> [TEKS YANG DIBERIKAN]:
Sedangkan pendataan kali ini, Pemda hanya diminta untuk mendata para pegawai non ASN. Belum ada kebijakan lain yang diterima dari pemerintah pusat.Ia meyakini pendataan bisa diselesaikan sampai dengan tenggat waktu yang ditentukan, 30 September 2022 mendatang.

“Kalau dilihat dari edarannya kan kita hanya mendata tenaga honorer yang ada di daerah, kebijakannya belum, apakah nanti dijadikan PPPK secara otomatis atau seperti apa,” tambahnya.

Awal Agustus kemarin, Wakil Gubernur Provinsi Jawa Barat (Jabar), Uu Ruzhanul Ulum mendampingi tenaga honorer di Jabar mengunjungi Kemenpan-RB. Disebut bahwa selain tenaga honorer yang masih ingin tetap bertahan, pemerintah provinsi Jabar juga disebut masih membutuhkan keberadaan tenaga honorer.

“Karena PNS sekarang di Jabar kurang, solusinya PPPK belum semua, sementara pekerjaan masih banyak yang harus dilakukan sebagai pelayanan terhadap masyarakat,” kata Uu belum lama ini saat berkunjung ke Kota Bekasi.

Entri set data
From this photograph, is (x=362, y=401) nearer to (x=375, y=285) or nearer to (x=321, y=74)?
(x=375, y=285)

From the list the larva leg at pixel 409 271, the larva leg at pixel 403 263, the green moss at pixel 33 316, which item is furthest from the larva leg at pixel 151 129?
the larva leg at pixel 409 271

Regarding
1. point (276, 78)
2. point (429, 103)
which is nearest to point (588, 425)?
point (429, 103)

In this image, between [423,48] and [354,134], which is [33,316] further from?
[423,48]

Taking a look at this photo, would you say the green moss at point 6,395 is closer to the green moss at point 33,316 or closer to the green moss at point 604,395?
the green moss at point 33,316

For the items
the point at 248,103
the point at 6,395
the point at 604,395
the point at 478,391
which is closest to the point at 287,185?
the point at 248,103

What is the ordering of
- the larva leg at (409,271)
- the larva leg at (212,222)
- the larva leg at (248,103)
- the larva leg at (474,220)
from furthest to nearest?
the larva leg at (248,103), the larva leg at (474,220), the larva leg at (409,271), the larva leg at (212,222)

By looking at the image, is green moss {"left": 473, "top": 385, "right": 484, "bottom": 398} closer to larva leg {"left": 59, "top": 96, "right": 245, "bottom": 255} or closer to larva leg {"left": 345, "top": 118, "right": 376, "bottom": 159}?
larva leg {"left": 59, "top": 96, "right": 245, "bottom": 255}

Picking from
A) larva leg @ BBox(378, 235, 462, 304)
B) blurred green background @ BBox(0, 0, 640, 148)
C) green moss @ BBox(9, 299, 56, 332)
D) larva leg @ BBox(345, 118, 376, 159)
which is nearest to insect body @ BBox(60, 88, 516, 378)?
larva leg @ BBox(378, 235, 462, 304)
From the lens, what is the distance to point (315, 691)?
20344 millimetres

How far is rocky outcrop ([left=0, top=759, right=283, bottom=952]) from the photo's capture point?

> [KETENTUAN LATIHAN]:
1. Jawab pertanyaan berikut berdasarkan teks tentang pendataan tenaga honorer:
(a) Kapan batas akhir pendataan pegawai non ASN?
(b) Siapa Wakil Gubernur Jawa Barat yang mendampingi tenaga honorer mengunjungi Kemenpan-RB?
(c) Di kota mana Uu berbicara tentang kurangnya PNS di Jabar?
2. Teruskan teks tentang pendataan tenaga honorer itu, dimulai sesudah kalimat terakhirnya.
Baris-baris data itu merupakan bahan tersendiri dan tidak berhubungan dengan teks tentang pendataan tenaga honorer.

> [JAWABAN BERURUTAN]:
1.
(a) 30 September 2022.
(b) Uu Ruzhanul Ulum.
(c) Kota Bekasi.

2.
Kepada Kemenpan-RB, Uu bersama dengan para pegawai honorer menyampaikan beberapa hal. Diantaranya meminta untuk tenaga honorer di Jabar tidak dulu dihapus, meminta tenaga honorer yang telah diangkat untuk ditempatkan di tempat asal atau tidak dipindah, dan meminta yang diangkat menjadi PPPK adalah pegawai honorer yang telah lama atau bahkan yang telah belasan tahun mengabdi.

“Jangan sampai yang baru sekian tahun karena memang ada kesempatan masuk, jadi itu akan jadi kecemburuan orang lain,” tukasnya.

Jumlah tenaga honorer di wilayah Jabar sangat besar. Orang nomor dua di Jabar ini mencontohkan, untuk tenaga honorer kesehatan saja, dari total sekira 13 ribu orang, baru diangkat 400 orang menjadi PPPK. Yang lainnya, 60 persen dari tenaga pendidik dan kependidikan di sekolah-sekolah terutama Sekolah Menengah Atas dan Kejuruan (SMA/K) berstatus honorer. (Sur)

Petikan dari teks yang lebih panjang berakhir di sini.